1) The stereotype of the male nerd
"When you ask people to imagine a computer scientist, both men and women tend to picture a male nerd with poor social skills. This is a cliché with strong negative connotations. When I asked the young people in my survey why they thought so few women chose IT subjects, almost all of them pointed to this stereotypical image.
At the same time, a large number of high school students in my study thought that computer science is for ‘nerds' and that the subject requires no interaction with other people. As one female high school student put it, 'I don’t want to be chained to a screen all day'."
What we can do:
"Educational institutions should focus on communicating IT education in a way that actively counteracts stereotypes.
Educational institutions should focus on communicating IT education in a way that actively counteracts stereotypes.
We should carefully avoid tokenism – symbolic gestures such as having a woman present in pictures – and highlight examples of both female and male role models in the industry that demonstrate which jobs you can get with a technical education and how you can use software development to make a positive difference in the world.
In teaching, it is important that instructors use examples that are relevant to all students, and show that programming is used in all kinds of industries - not only in male-dominated fields."
2) Gender-biased expectations
"In Denmark as in other Western countries, there is a widespread notion that men are more apt at technical IT subjects, despite the fact that women have played a central role in the history of computer science. This preconception affects young people as well as their parents and teachers. For instance, I spoke with a high school student who said that 'programming is for boys', and some female ITU students told me that their families had been surprised by their choice of education.
A major international study with around 350,000 respondents showed that stereotypes about which gender is suited for certain science disciplines are very powerful if there is a large predominance of men in the field. This also applies in countries with high equality between the genders. So the predominance of men in computer science reinforces the notion that men are better suited for a career in this field.

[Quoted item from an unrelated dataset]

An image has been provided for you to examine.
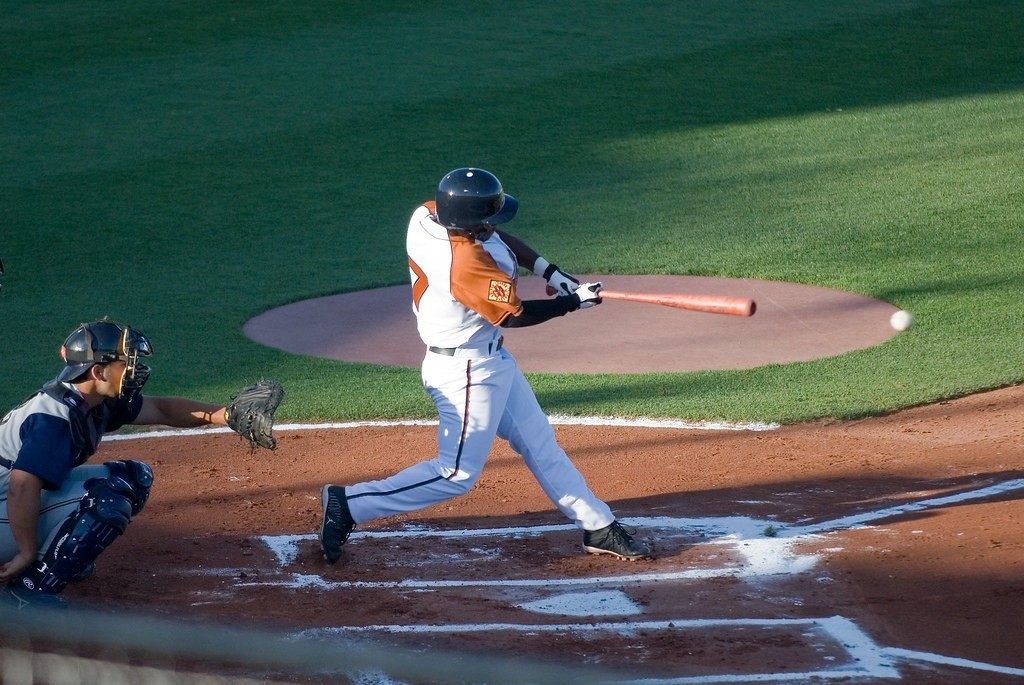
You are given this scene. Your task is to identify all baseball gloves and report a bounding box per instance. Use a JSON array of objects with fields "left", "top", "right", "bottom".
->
[{"left": 228, "top": 380, "right": 285, "bottom": 453}]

The notion that women by nature are less suited for and less interested in tech and logical thinking is a cultural phenomenon that is widespread throughout the Western world. In other cultures, women actually outnumber men in computer science programmes. In Dubai, about 50% of computer science students are women, in Qatar it is 70% and in Malaysia 60%."
What we can do:
"It is necessary to have role models in the IT subjects that women can identify with – also among teachers and faculty.
In the marketing of computer science programs, role models can help demystify what you can do with an IT education.
In the marketing of computer science programs, role models can help demystify what you can do with an IT education. Female role models are of course important, but male role models also work – as long as they deviate from the stereotype of the anti-social nerd. For instance, many of the female software students I spoke with had been introduced to coding by their father, brother or partner."
3) Less familiarity with coding
"Research from Carnegie Mellon University shows that women in the computer science programme on average have far less previous coding experience than the male students when they enter the programme.
My survey among ITU students showed that this is also the case in Denmark. One of the female ITU students, for example, told me that some of her fellow students came with up to 10 years of programming experience, while she had learned programming from a two-hour online tutorial."
What we can do:
"It is a good idea to organize activities that introduce young women to software development and programming, which ITU for instance does through IT camps and coding cafés for female high school students.
»Since women typically arrive with less coding experience than male students, it is also important for schools to organize initiatives that make students without coding experience feel welcome and where they can find help and support. This signals that coding is for everyone.
Since women typically arrive with less coding experience than male students, it is important for schools to organize initiatives that make students without coding experience feel welcome and where they can find help and support.
In 2016, ITU introduced a voluntary introductory programming course before first semester and additional study help throughout the first semester. This was very well received by the students – in the survey, the students said that these initiatives had increased their confidence. This also applied to male students without programming experience. Basically, it's about ensuring that the programme is attractive and accessible to all the talents out there - women and men alike."